Author | : James L. Payne |
Publisher | : Chicago : Markham Publishing Company |
Total Pages | : 0 |
Release | : 1970 |
Genre | : International relations |
ISBN | : 9780841030312 |
Download The American Threat Book in PDF, ePub and Kindle
Author | : Robert Jervis |
Publisher | : Routledge |
Total Pages | : 204 |
Release | : 2013-01-11 |
Genre | : Political Science |
ISBN | : 113542523X |
Download American Foreign Policy in a New Era Book in PDF, ePub and Kindle
To say that the world changed drastically on 9/11 has become a truism and even a cliché. But the incontestable fact is that a new era for both the world and US foreign policy began on that infamous day and the ramifications for international politics have been monumental. In this book, one of the leading thinkers in international relations, Robert Jervis, provides us with several snapshots of world politics over the past few years. Jervis brings his acute analysis of international politics to bear on several recent developments that have transformed international politics and American foreign policy including the War on Terrorism; the Bush Doctrine and its policies of preventive war and unilateral action; and the promotion of democracy in the Middle East (including the Iraq War) and around the world. Taken together, Jervis argues, these policies constitute a blueprint for American hegemony, if not American empire. All of these events and policies have taken place against a backdrop equally important, but less frequently discussed: the fact that most developed nations, states that have been bitter rivals, now constitute a "security community" within which war is unthinkable. American Foreign Policy in a New Era is a must read for anyone interested in understanding the policies and events that have shaped and are shaping US foreign policy in a rapidly changing and still very dangerous world.
Author | : Christopher J. Fettweis |
Publisher | : Cambridge University Press |
Total Pages | : 321 |
Release | : 2013-09-30 |
Genre | : History |
ISBN | : 1107041104 |
Download The Pathologies of Power Book in PDF, ePub and Kindle
Discusses how deeply held beliefs guide American foreign policy and identifies the foundations of those beliefs, explaining how they have inspired poor strategic decisions in Washington.
Author | : Arash Heydarian Pashakhanlou |
Publisher | : Springer |
Total Pages | : 177 |
Release | : 2016-12-08 |
Genre | : Political Science |
ISBN | : 3319410121 |
Download Realism and Fear in International Relations Book in PDF, ePub and Kindle
This book examines the fascinating story of how the chief architects of realism (Hans Morgenthau, Kenneth Waltz and John Mearsheimer) dealt with some of the most pressing political issues of our time through the lenses of fear. Pashakhanlou conducts the most comprehensive evaluation of their works to date, compromising of a meticulous analysis of 400 of their publications. As such, this book is an invaluable resource for practitioners, students and concerned citizens that seek to understand how three of the most influential International Relations scholars thought about the implications of fear at the global level. ‘In this important book, the author gets to the heart of the underlying emotional condition on which so much rational political thought in International Relations is built.

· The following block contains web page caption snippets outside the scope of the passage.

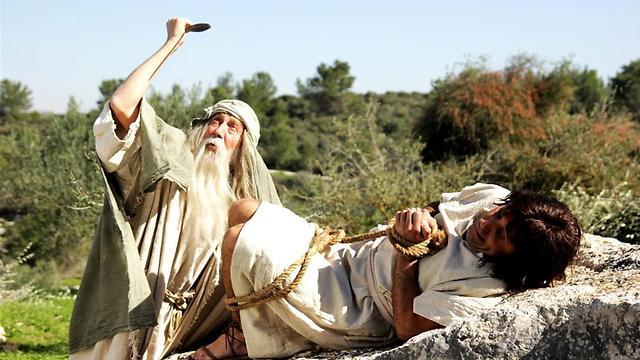 """""""היהודים באים"""". פרשנות להיסטוריה (צילום: דני שוורצמן) (צילום: דני שוורצמן)"""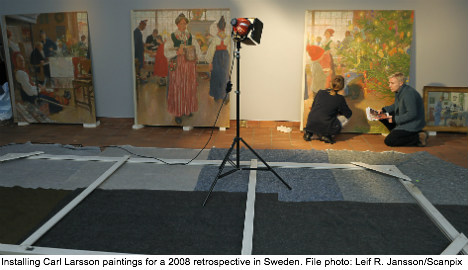 Museum aims to reclaim stolen Carl Larsson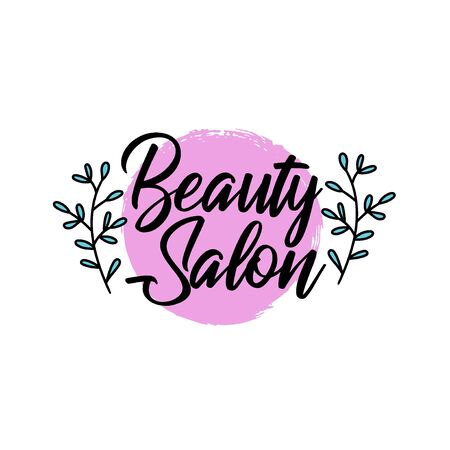 Brush style beauty salon, spa center, herbal product, personal care, colorful label with text for organic cosmetics packaging, vector illustration Ilustrace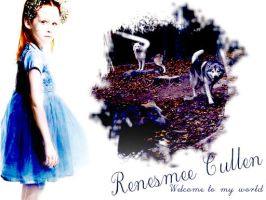 Twilight_Profile-Renesmee by Catastrophe-Dancer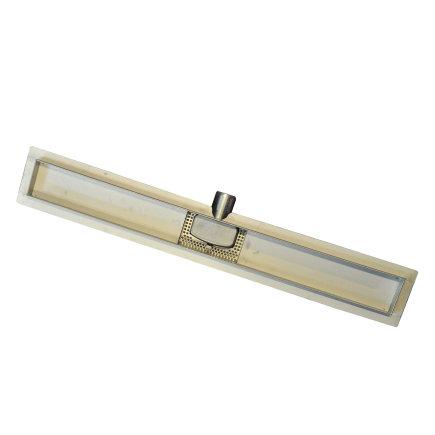 W-drain douchegoot met flens, rvs, deuruitvoering, exclusief rooster, l = 600 mm  default 435x435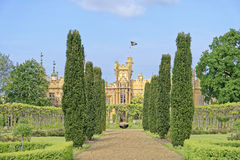 Free Knebworth House And Gardens Stock Photos - 86542333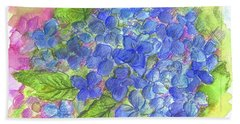 Beach Sheet featuring the painting Blue Hydrangea by Cathie Richardson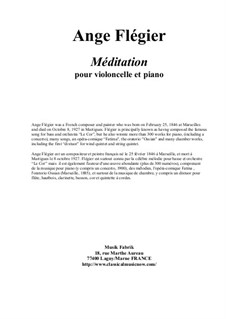 Méditation: For violoncello and piano by Ange Flégier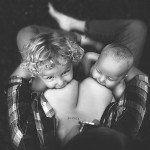 Amamentação sem tabu: veja galeria de lindas fotos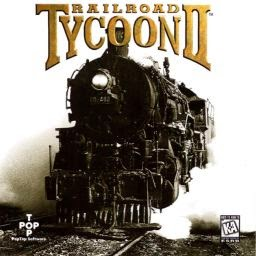 Railroad_Tycoon_2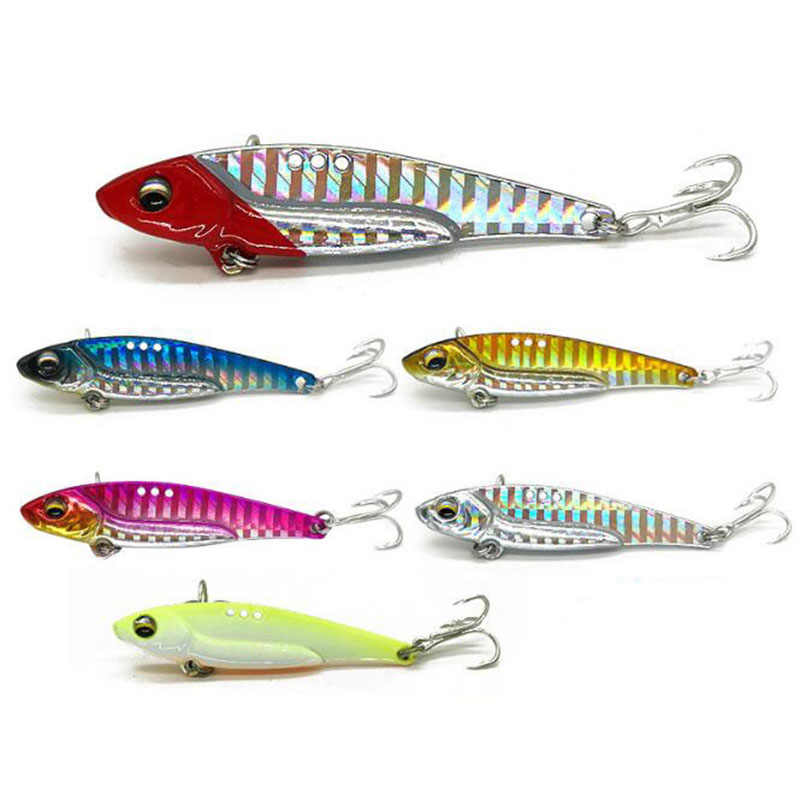 2019 New Arrival Metal Laser VIB Fishing Lure 7g13g16g Fishing Tackle Crankbait Vibration Spoon Spinner Sinking Bait Tackle
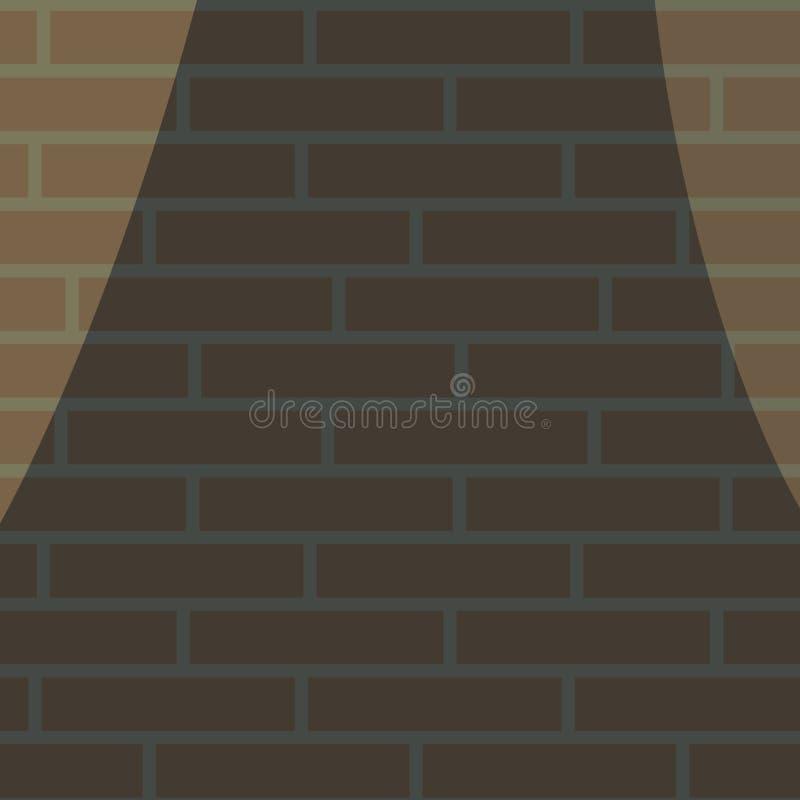 Dunkler Backsteinmauerstillstand belichtet durch zwei Laternen auf den Rändern der Vektorzeichnung lizenzfreie abbildung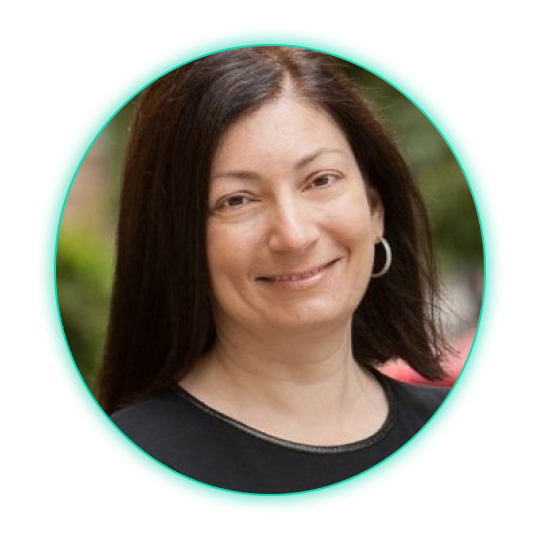 Rachel Obstler, EVP of Product Management at Heap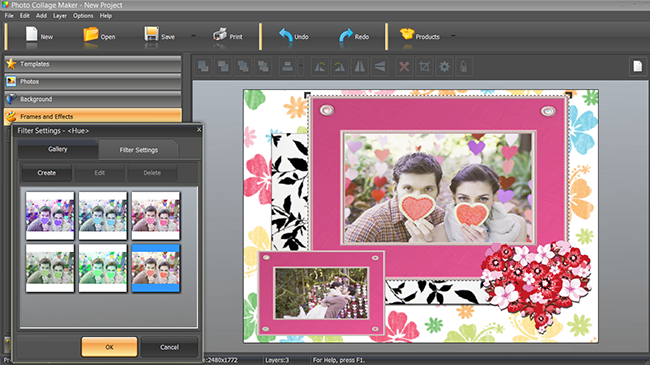 How To Make A Scrapbook For Your Boyfriend Five Easy Tips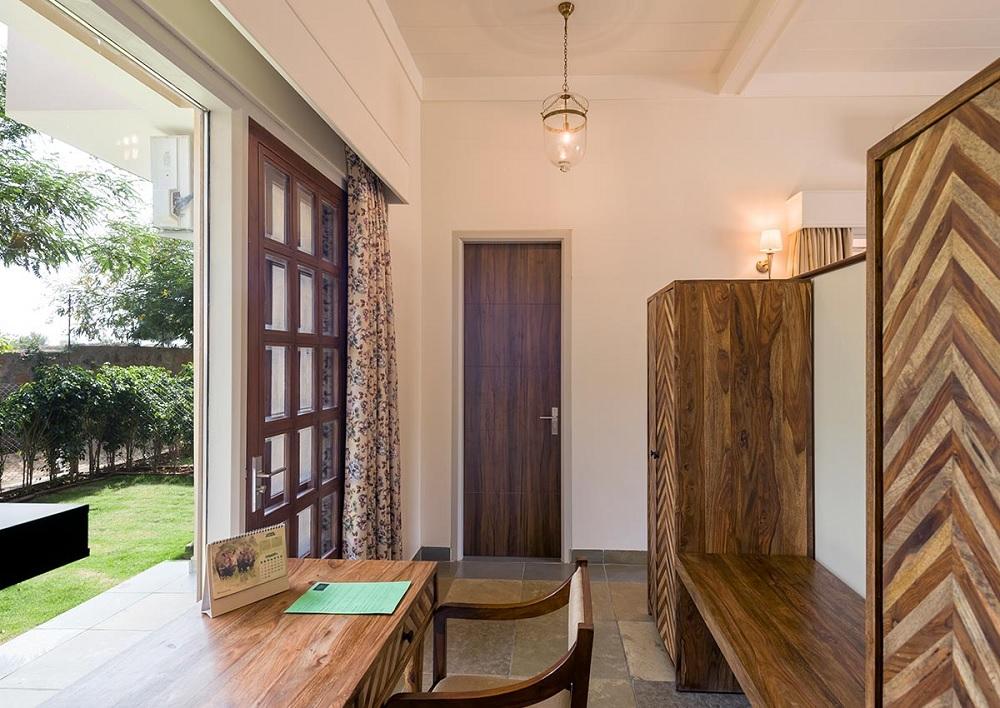 Sawai Vilas Ranthambore Luxury Villa1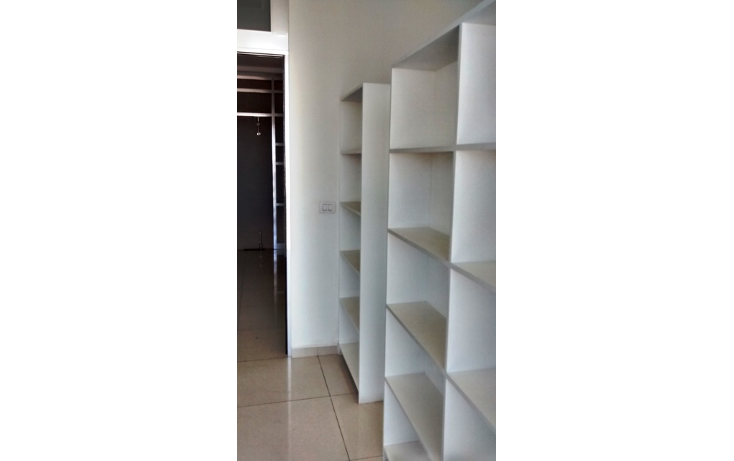 Foto de oficina en renta en  , centro, querétaro, querétaro, 1608864 No. 04
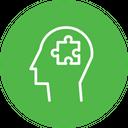 Analytical Thinking Puzzle Icon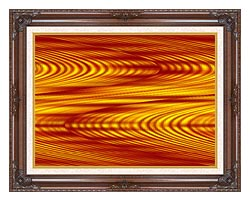 Lora Ashley Red And Yellow Slide canvas with dark regal wood frame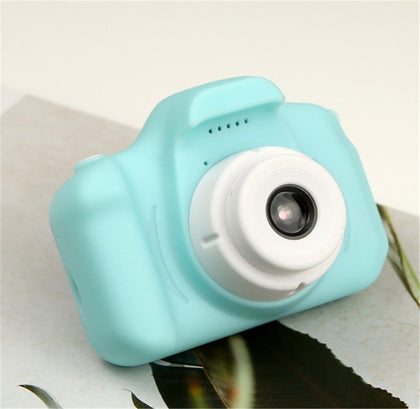 HD Screen Chargable Camera Outdoor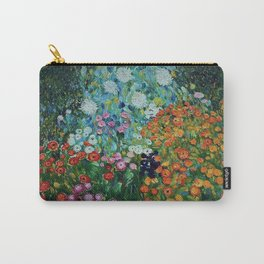 Flower Garden Riot of Colors by Gustav Klimt Carry-All Pouch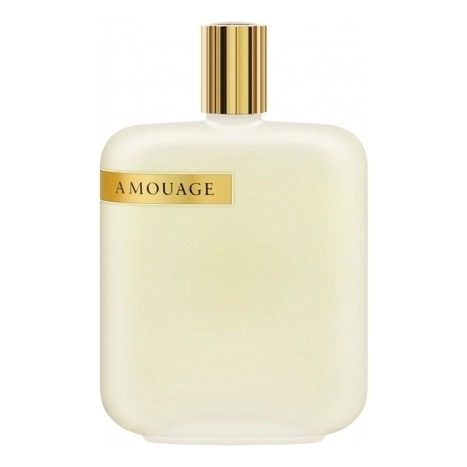The Library Collection Opus VI от Amouage-2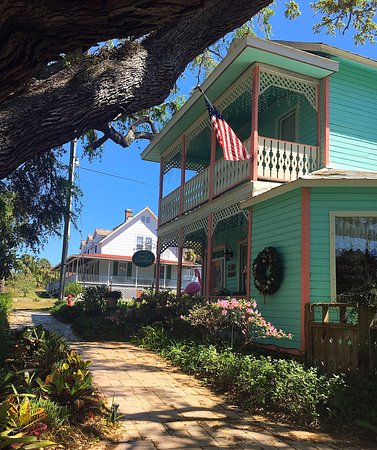 Cedar Key Bed And Breakfast Florida B Reviews Photos Comparison Tripadvisor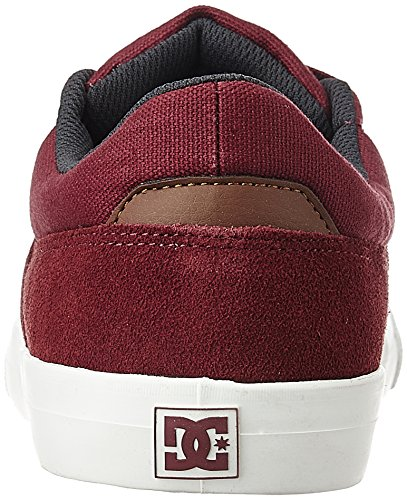 DC Skate Shoes - DC Wes Kremer Signature Shoes - Black/Grey/White Burgundy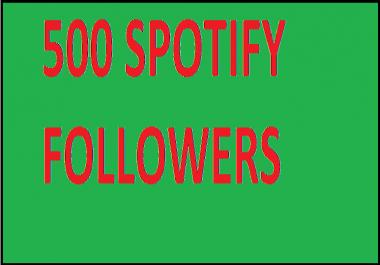 Get 500 Spotify Followers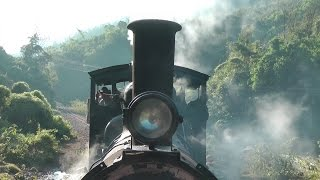 getlinkyoutube.com-Burma Mines Railway, steam train from Namtu to Lopah, Myanmar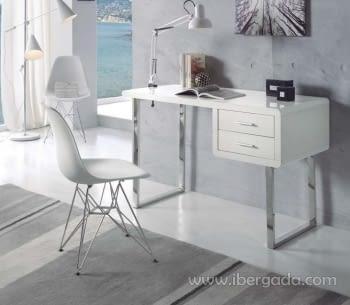 Escritorio Blanco/Cromo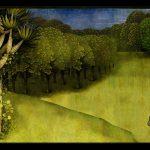 Le Jardin low-7639c36f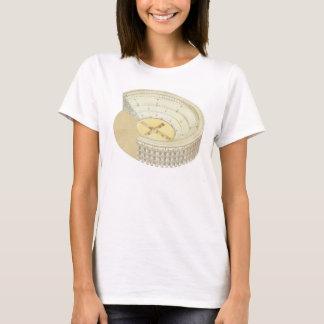 Roman amphitheatre T-Shirt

By uncovering the role of fear within the modern classics of realism, the book sheds light on the role that fear plays in producing otherwise rational decision-making.’ David Galbreath, Professor of International Security, University of Bath, UK ‘The role played by fear in Realist international theory is under-explored and poorly theorised. This book addresses this lacuna and provides a thorough and systematic analysis of the significance of fear in Realism. In doing so, Arash Heydarian Pashakhanlou makes a major contribution to International Relations theory, and the ‘emotional turn’ in the study of contemporary international politics’. Adrian Hyde-Price, Professor of International Politics, Gothenburg University, Sweden
Author | : Raymond Taras |
Publisher | : Edinburgh University Press |
Total Pages | : 224 |
Release | : 2015-03-24 |
Genre | : Political Science |
ISBN | : 0748699023 |
Download Fear and the Making of Foreign Policy Book in PDF, ePub and Kindle
This is a book about conflicts and fears: how domestic reasons are drawing countries in Europe into international events. Raymond Taras explains why France, Poland and Sweden have become engaged in outside conflicts and tells the story of when and why xenophobia at home is converted into xenophobia abroad.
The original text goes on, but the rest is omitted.